The point is simple. Norton wants to say that while motivation is a psychological construct, sociological construct determines investment. It is this investment that determines a learner's interest towards second language acquisitions. The investment determines his extent of commitment and desire, the connection between the two and the complex identity that they establish with each other. The 'investment construct' has led to unprecedented interest in the SLA in context of social identity (Pittway, 2004).

Norton further coined a term called 'imagined communities' and remarked that investment and interest are related to this term as the new language learners will be joining this imagined communities as they learn the language. This is because, argues Norton, that the new language will be seen by these learners as something that offers an entry into a new identity of future. By default this imagined community will have an imagined identity and it can be said that a learner is making his or her investment within context of a new social identity.

Variety of reasons is cited by individuals for learning second language and these include survival, education, personal enjoyment, and professional development. Gidden (1991) and Bourdieu (1988) have stated that identity in context of SLA is a process and not a fixed entity. Wenger (2000) has remarked that it is not an abstract idea, a title, an ethnic category, a personality trait or a label. Instead it is a lived experience of either not belonging or belonging. He further states that strong identities involve deep connections through shared experiences and histories, affection, reciprocity and mutual commitments with others.

Further to this a learner may exhibit an identity based on his social class, gender and physical ability. Learners have also been seen constructing or changing their identities while feeling motivated to learn a second language. For example, being a fan of Michael Jackson helped a Brazilian learner learn English because her focus was on to understand the meaning of Jackson's songs (Paiva, 2011). However, only little attention has been accorded to learner identity before 1990s, when it was still a site or negotiation of difference, agency and structure.
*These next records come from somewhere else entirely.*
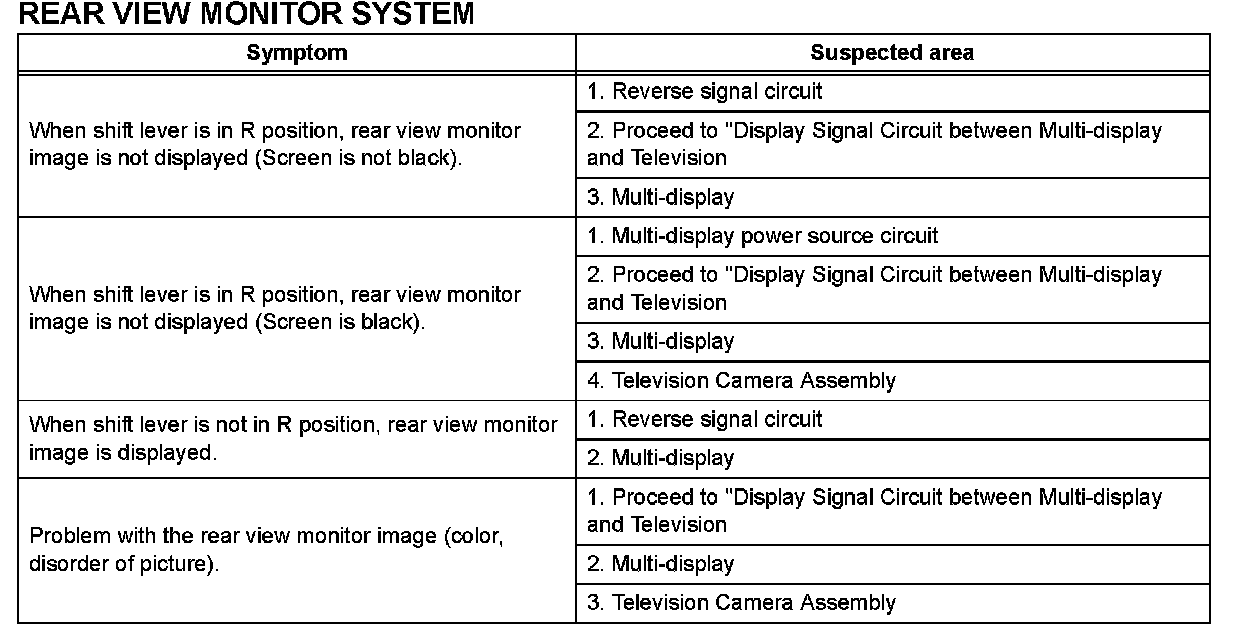 REAR VIEW MONITOR SYSTEM

| Symptom | Suspected area |
|---|---|
| When shift lever is in R position, rear view monitor image is not displayed (Screen is not black). | 1. Reverse signal circuit |
| | 2. Proceed to "Display Signal Circuit between Multi-display and Television |
| | 3. Multi-display |
| When shift lever is in R position, rear view monitor image is not displayed (Screen is black). | 1. Multi-display power source circuit |
| | 2. Proceed to "Display Signal Circuit between Multi-display and Television |
| | 3. Multi-display |
| | 4. Television Camera Assembly |
| When shift lever is not in R position, rear view monitor image is displayed. | 1. Reverse signal circuit |
| | 2. Multi-display |
| Problem with the rear view monitor image (color, disorder of picture). | 1. Proceed to "Display Signal Circuit between Multi-display and Television |
| | 2. Multi-display |
| | 3. Television Camera Assembly |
Social identity also has another link with the language learning. Sociocultural theorists have long maintained that it is through participation in social environments that learning occurs. Lev Vygotsky is often mentioned in this case as he has done pioneering work in this field. He believed that children learn when they start internalizing habits, activities, ideas and vocabulary of either their grownup peers or members of the community in which they are brought up (Vosniadou, 2001). It is thus imperative that sociocultural perspectives keep the processes of learning embedded within several events in which individuals participate and learn.

Tharp and Gallimore (1988) have stated that it is the social interactions which trigger the process of learning. Social identity plays a major role in the development of formation of relationship between individuals and the language being learnt. In this relationship the identity matters because, in the words of Moje, it matters because it tends to be what it actually is and is instrumental how an individual deciphers, through language, the world around him.